The centrifugal force that held objects against the sides of the cylinder acted in precisely the same way as gravity on the earth—except that it pulled away from the center of the cylinder, instead of toward it.
A glistening heliocar came skimming down upon whirling heliocopters, dropped to rubber tires, and rolled up beside them. A young man of military bearing, clad in a striking uniform of red, black, and gold, stepped out, saluted stiffly.
“Captain Smith,” he said, “the Prince desires your attendance at his private office immediately with your guests.”

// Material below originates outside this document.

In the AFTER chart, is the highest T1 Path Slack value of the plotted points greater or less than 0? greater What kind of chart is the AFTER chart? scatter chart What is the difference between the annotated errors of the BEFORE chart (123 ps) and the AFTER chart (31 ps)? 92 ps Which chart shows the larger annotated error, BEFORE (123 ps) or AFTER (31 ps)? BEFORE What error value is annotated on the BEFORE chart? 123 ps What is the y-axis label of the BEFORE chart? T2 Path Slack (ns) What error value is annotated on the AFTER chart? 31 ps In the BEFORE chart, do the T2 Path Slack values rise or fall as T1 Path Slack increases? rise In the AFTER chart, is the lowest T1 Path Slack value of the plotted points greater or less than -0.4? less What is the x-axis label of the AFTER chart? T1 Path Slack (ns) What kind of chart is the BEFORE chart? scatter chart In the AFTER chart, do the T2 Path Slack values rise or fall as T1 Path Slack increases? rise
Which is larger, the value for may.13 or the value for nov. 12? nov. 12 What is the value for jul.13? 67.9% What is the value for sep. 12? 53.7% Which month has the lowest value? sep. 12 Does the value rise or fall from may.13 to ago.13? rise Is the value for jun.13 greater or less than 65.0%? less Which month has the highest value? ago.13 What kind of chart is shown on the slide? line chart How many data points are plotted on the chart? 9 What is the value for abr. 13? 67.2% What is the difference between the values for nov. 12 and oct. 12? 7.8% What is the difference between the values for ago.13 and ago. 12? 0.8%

Smith motioned Bill and Captain Brand into the richly upholstered body of the heliocar. Bill, gazing up at the end of the huge cylinder with a city inside it, caught sight, for the first time, of the exterior of the Red Rover, the ship that had brought them to the City of Space. It lay just beside the massive machinery of the air-lock, supported in a heavy metal cradle, with the elevator tube running straight from it to the building behind them.
“Look, Brand!” Bill gasped. “That isn’t the blue globe. It isn’t the ship we fought at all!”
Brand looked. The Red Rover was much the same sort of ship that the Fury had been. She was slender and tapering, cigar-shaped, some two hundred feet in length and twenty-five in diameter—nearly twice as large as the Fury. She was cylindrical, instead of octagonal, and she mounted twenty-four motor tubes, in two rings fore and aft, of twelve each, instead of eight.
Brand turned to Smith. “How’s this?” he demanded. “Where is the blue globe? Did you have two ships?”